In US Patent Application No. 2008/0050750A1, a method was disclosed in which the TRPA1 receptor was deactivated by antagonistic molecules, in order to block the pungent taste of thymol and other lower alkyl phenols that bind to A1. Their system involved the application of molecules that would shut down an active TRPA1 receptor.
In US Patent Application No. 2009/0175848A1 it was disclosed to modulate (inhibit) TRPA1 ion channel activity by targeting the ion channel TRPM5 and vice versa through the cooperativity mechanism identified therein. More specifically, the US '848 reference disclosed modulating pain, mechanosensation, and taste responses triggered through the ion channels TRPA1 and TRPM5.
In US Patent Application 2008/0242740A1, vanillins and vanillin isobutyrate were generally disclosed as one of a series of compounds that gave rise to a sweet odor impression. The disclosed purpose of US '740 was to enhance the sweetness of chalcones via saliva stimulating agents and materials that give an initial burst of sweetness. No means were provided to remedy off-tasting components.
US Patent Application No. 2008/0317923A1 disclosed suppression of a bitter, astringent impression in the oral cavity via compositions containing saliva stimulating agents, bitterness-masking aroma substances and/or flavorings, of which vanillin esters were not disclosed. Ethyl vanillin isobutyrate was mentioned as a malodor suppressing agent, but was not disclosed as having an effect on off-tasting or bitter substances.

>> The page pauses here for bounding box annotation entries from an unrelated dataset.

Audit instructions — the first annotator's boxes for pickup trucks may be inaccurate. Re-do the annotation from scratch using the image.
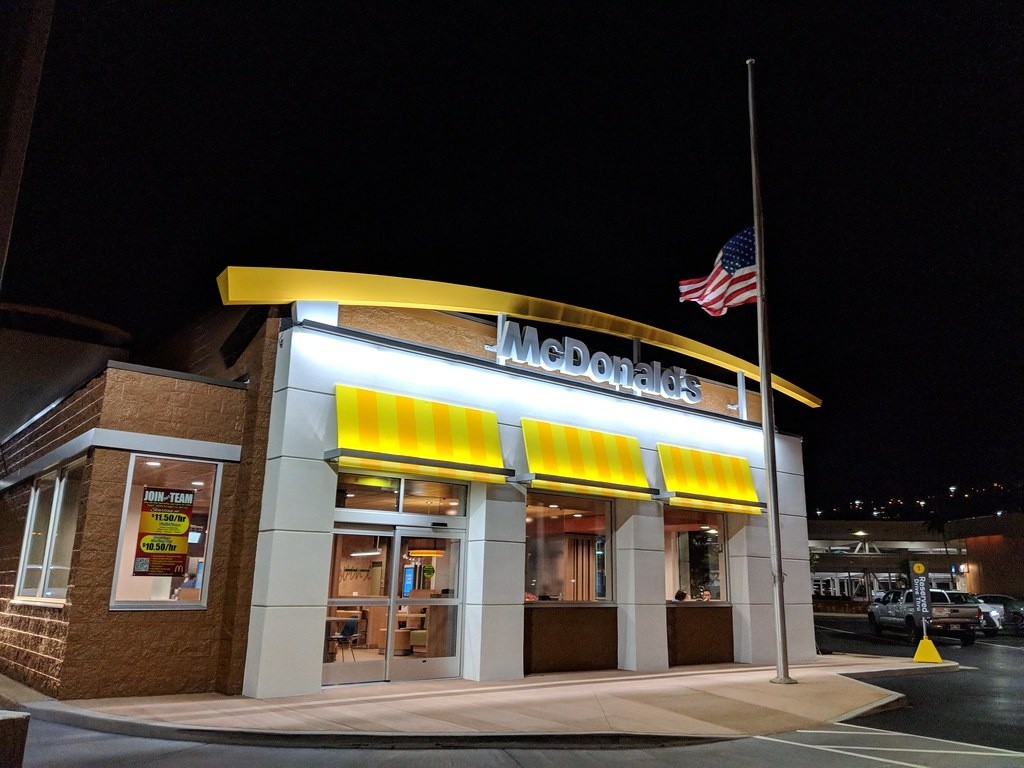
[866,587,983,647]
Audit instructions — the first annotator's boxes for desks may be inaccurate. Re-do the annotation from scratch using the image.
[336,610,362,649]
[326,616,358,624]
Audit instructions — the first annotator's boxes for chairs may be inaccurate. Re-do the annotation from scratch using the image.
[328,615,358,663]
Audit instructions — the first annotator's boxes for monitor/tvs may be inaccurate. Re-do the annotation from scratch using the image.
[402,565,424,599]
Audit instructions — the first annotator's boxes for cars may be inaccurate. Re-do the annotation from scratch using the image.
[965,594,1022,626]
[945,589,1000,638]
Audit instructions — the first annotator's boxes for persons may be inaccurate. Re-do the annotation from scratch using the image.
[675,589,687,601]
[700,588,712,601]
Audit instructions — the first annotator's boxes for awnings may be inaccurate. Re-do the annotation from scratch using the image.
[332,382,506,484]
[520,417,652,501]
[656,442,762,515]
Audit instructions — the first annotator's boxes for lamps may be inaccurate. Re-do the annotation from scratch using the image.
[350,536,382,557]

In US Patent Application No. 2009/0004360A1, oral compositions that provide an enhanced perception of an active substance were disclosed. In particular, the compositions included an active substance, such as a sweetener or flavor, and a sweetness modifier. The sweetness modifier was disclosed as increasing the perception of sweetness upon consumption. The compositions could be incorporated into various types of edible orally delivered products, such as beverages, food products, confectionary or chewing gum products. Vanillin isobutyrate was disclosed as a potential sweetness modifier.
Despite the known functionality of the TRPA1 receptor and standard binding materials, a need still exists for an oral care composition containing TRPA1 agonists and yet provide a neutral or positive taste.